Точно ли епископы убедили своего легковерного и слабого собрата в том, что король, раскаявшись в гонениях на него, желал только избавиться от стыда, или они настращали его, уверив, что правота перед собором не спасет его от королевского мщения, если он будет упорствовать и пренебрегать им, — только Претекста, напуганный также и тем, что знал раболепство и продажность своих судей, не отвергнул таких странных советов. Предложенный ему бесчестный способ он признавал последним средством спасения, подавая таким образом жалкий пример душевного бессилия, которое заражало тогда даже тех, на ком лежала обязанность поддерживать, среди этого полу-расстроенного общества, долг совести и правила чести. Снискав благодарения, как-будто за полезную услугу, от того, кому изменяли, епископы возвратились к королю Гильперику с известием об успехе своего посольства.

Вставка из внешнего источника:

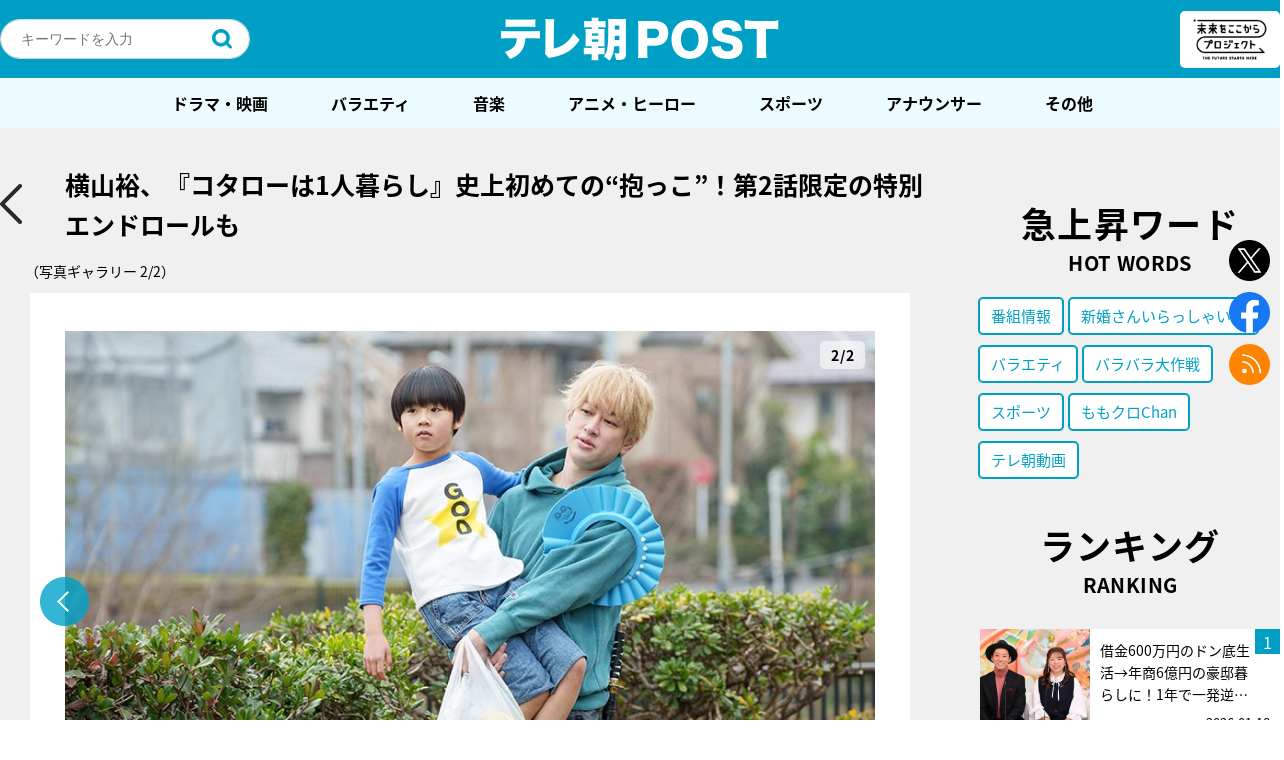

--- FILE ---
content_type: text/html; charset=utf-8
request_url: https://www.google.com/recaptcha/api2/aframe
body_size: 259
content:
<!DOCTYPE HTML><html><head><meta http-equiv="content-type" content="text/html; charset=UTF-8"></head><body><script nonce="w4X1N9KDnAVtDAYK_ppjHg">/** Anti-fraud and anti-abuse applications only. See google.com/recaptcha */ try{var clients={'sodar':'https://pagead2.googlesyndication.com/pagead/sodar?'};window.addEventListener("message",function(a){try{if(a.source===window.parent){var b=JSON.parse(a.data);var c=clients[b['id']];if(c){var d=document.createElement('img');d.src=c+b['params']+'&rc='+(localStorage.getItem("rc::a")?sessionStorage.getItem("rc::b"):"");window.document.body.appendChild(d);sessionStorage.setItem("rc::e",parseInt(sessionStorage.getItem("rc::e")||0)+1);localStorage.setItem("rc::h",'1768974297319');}}}catch(b){}});window.parent.postMessage("_grecaptcha_ready", "*");}catch(b){}</script></body></html>

--- FILE ---
content_type: application/javascript; charset=utf-8
request_url: https://fundingchoicesmessages.google.com/f/AGSKWxWEYt83LOHm_oVZGBr4P0_dJIZmAJLROcoOrAfkpgQVF2NpenfZDSgZs6kEUT2n-gtkfzUd4QE_PuK-m855jr-Mi8Eeb9afLs9s2jtJq7-qkRzb8VnI0FAJl_vZd9CQ0Nld5ZhBQZKGqMOUaVPQGr_hSMrvTkIcwy8Ma0viPKOzVeGj64GNb1tdLR3u/_/ads/abrad./ad_button._Adv_Banner__friendlyduck./adv_manager_
body_size: -1290
content:
window['5b7579df-314b-4f29-9c38-1b415e14c4bd'] = true;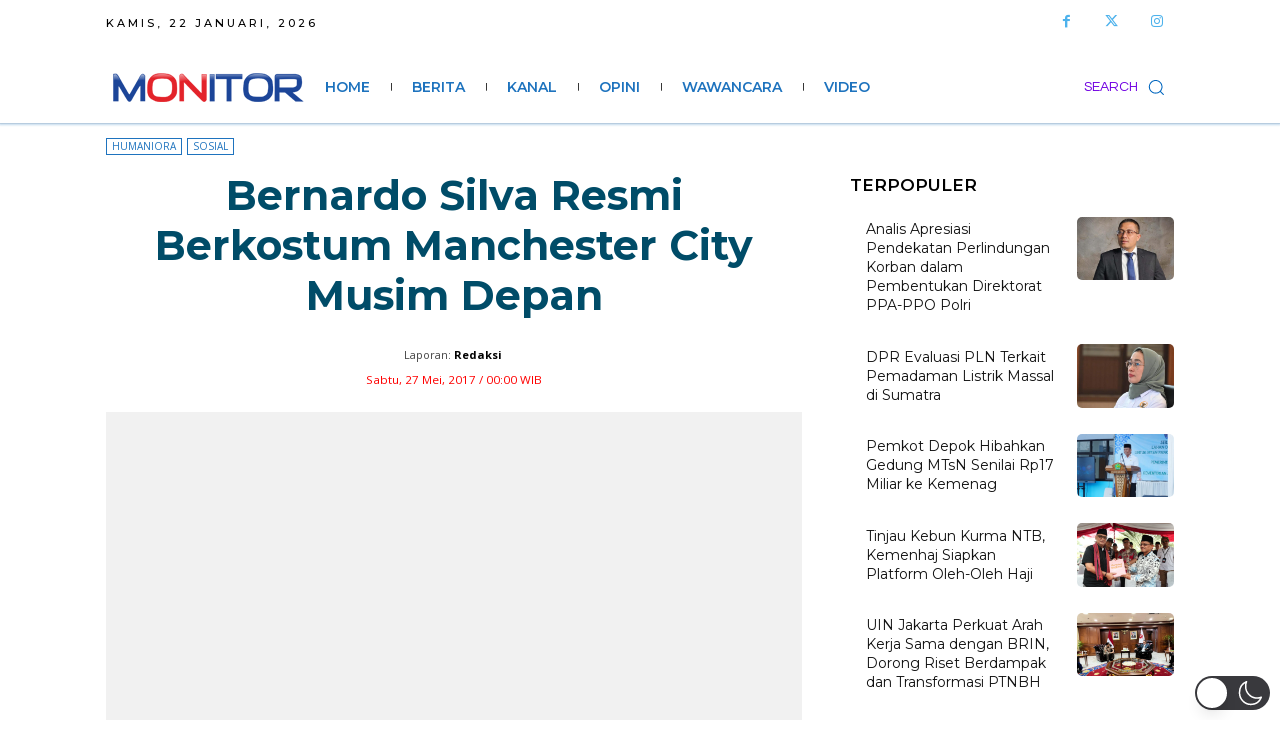

--- FILE ---
content_type: text/html; charset=utf-8
request_url: https://www.google.com/recaptcha/api2/aframe
body_size: 267
content:
<!DOCTYPE HTML><html><head><meta http-equiv="content-type" content="text/html; charset=UTF-8"></head><body><script nonce="moJVcVQucbZJyWRTSjmDfg">/** Anti-fraud and anti-abuse applications only. See google.com/recaptcha */ try{var clients={'sodar':'https://pagead2.googlesyndication.com/pagead/sodar?'};window.addEventListener("message",function(a){try{if(a.source===window.parent){var b=JSON.parse(a.data);var c=clients[b['id']];if(c){var d=document.createElement('img');d.src=c+b['params']+'&rc='+(localStorage.getItem("rc::a")?sessionStorage.getItem("rc::b"):"");window.document.body.appendChild(d);sessionStorage.setItem("rc::e",parseInt(sessionStorage.getItem("rc::e")||0)+1);localStorage.setItem("rc::h",'1769095875886');}}}catch(b){}});window.parent.postMessage("_grecaptcha_ready", "*");}catch(b){}</script></body></html>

Они обещали, что подсудимый, слепо вдаваясь в сети, во всем сознается при первом вопросе, и Гильперик, избавленный этим заверением от труда изобретать какое-нибудь новое средство для оживления судопроизводства, решился предоставить его обыкновенному ходу[281]. И так, дела были отложены до третьего заседания совершенно в том положении; в каком они были при окончании первого, и свидетели, уже являвшиеся однажды, снова были призваны для подтверждения прежних своих показаний.
На другой день, по открытии заседания, король, как-будто просто возобновляя речь, произнесенную им два дня назад, сказал подсудимому, указывая на стоявших свидетелей: «Если ты только хотел воздать этим людям дарами за дары их, то для чего требовал от них клятвы в верности Меровигу[282]»? Кàк ни поколебалась совесть Претекстата после свидания его с епископами, однако, движимый побуждением стыда, превозмогавшего все его страхи, он отступился от лжи, которую должен был изречь на самого себя. — «Каюсь» — отвечал он: «я просил их быть к нему дружелюбными, и призвал бы на помощь не только людей, но даже ангелов небесных, если б имел на то силу, ибо он был, как я сказал уже, духовный сын мой по крещению[283]».
При этих словах, которые, казалось, обнаруживали в обвиненном намерение продолжать свою защиту, король, взбешенный обманом в своих ожиданиях, разразился ужаснейшим образом. Гнев его, столь же бурный в ту минуту, сколько прежние уловки его были кротки, ввергнул немощного старца в нервное потрясение, мгновенно уничтожившее в нем остатки нравственной силы. Он пал на колени и, простершись ниц, сказал: «О король, премилосердый, согрешил я против Бога и против тебя! Я, гнусный душегубец, хотел убить тебя и возвести на престол своего сына[284]». Лишь-только король увидел противника у ног своих, гнев его утих, и лицемерие одержало перевес. Притворяясь увлеченным в избытке своего волнения, он сам стал на колени перед собранием и вскричал: «Слышите ли, благочестивые епископы, слышите ли признание преступника в его гнусном умысле». Члены собора вскочили с своих кресел и, окружив короля, бросились поднимать его; одни были умилены до слез, другие, может-быть, внутренне смеялись над странной сценой, которую приготовила вчерашняя их измена[285]. Лишь-только Гильперик встал, то как-будто не имея силы сносить присутствия такого великаго преступника, приказал вывесть Претекстата из базилики, и вслед за тем удалился сам, предоставив собору совещаться, по обыкновению, для произнесения суда[286].